- SUPPLIED TEXT:
════════

NVIDIA / TensorRT

NVIDIA® TensorRT™ is an SDK for high-performance deep learning inference on NVIDIA GPUs. This repository contains the open source components of TensorRT.
https://developer.nvidia.com/tensorrt
Apache License 2.0
10.14k stars 2.07k forks source link

Inquiry about Layer Performance of FP16 #3876

Open minhhotboy9x opened 1 month ago

minhhotboy9x commented 1 month ago

Description

Hi, I'm newer to TensorRT and I'm trying to understand the layer performance. I read the doc Optimizing for Tensor Cores and see that with the FP16 precision, the dim of tensor should be multiples of 8 or 16. So I converted an ONNX model to an engine model, then I printed the layer information. Here is a part of it:

...
{
  "Name": "/model.2/cv1/conv/Conv + /model.2/cv1/act/Relu",
  "LayerType": "CaskConvolution",
  "Inputs": [
  {
    "Name": "/model.1/act/Relu_output_0",
    "Location": "Device",
    "Dimensions": [1,50,160,160],
    "Format/Datatype": "Channel major FP16 format where channel % 8 == 0"

════════

- DATA SECTION:
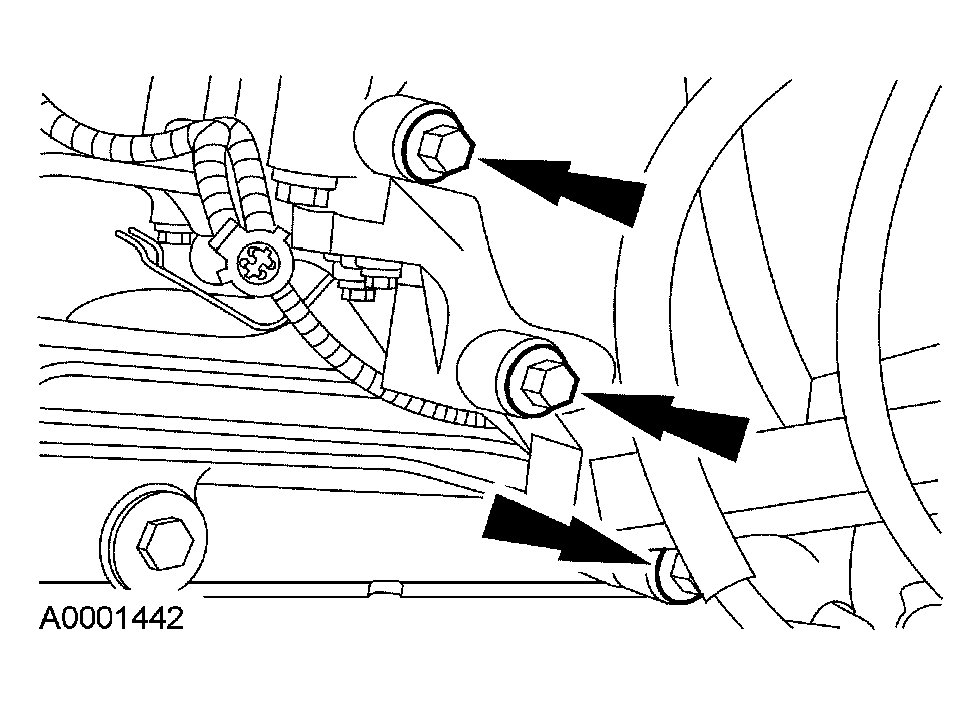 A0001442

════════

- TASK PROMPT: According to the TensorRT thread, please say what the tensor dimensions should be multiples of when using FP16 precision. You won't need the data for this.

- RESPONSE AREA: Multiples of 8 or 16.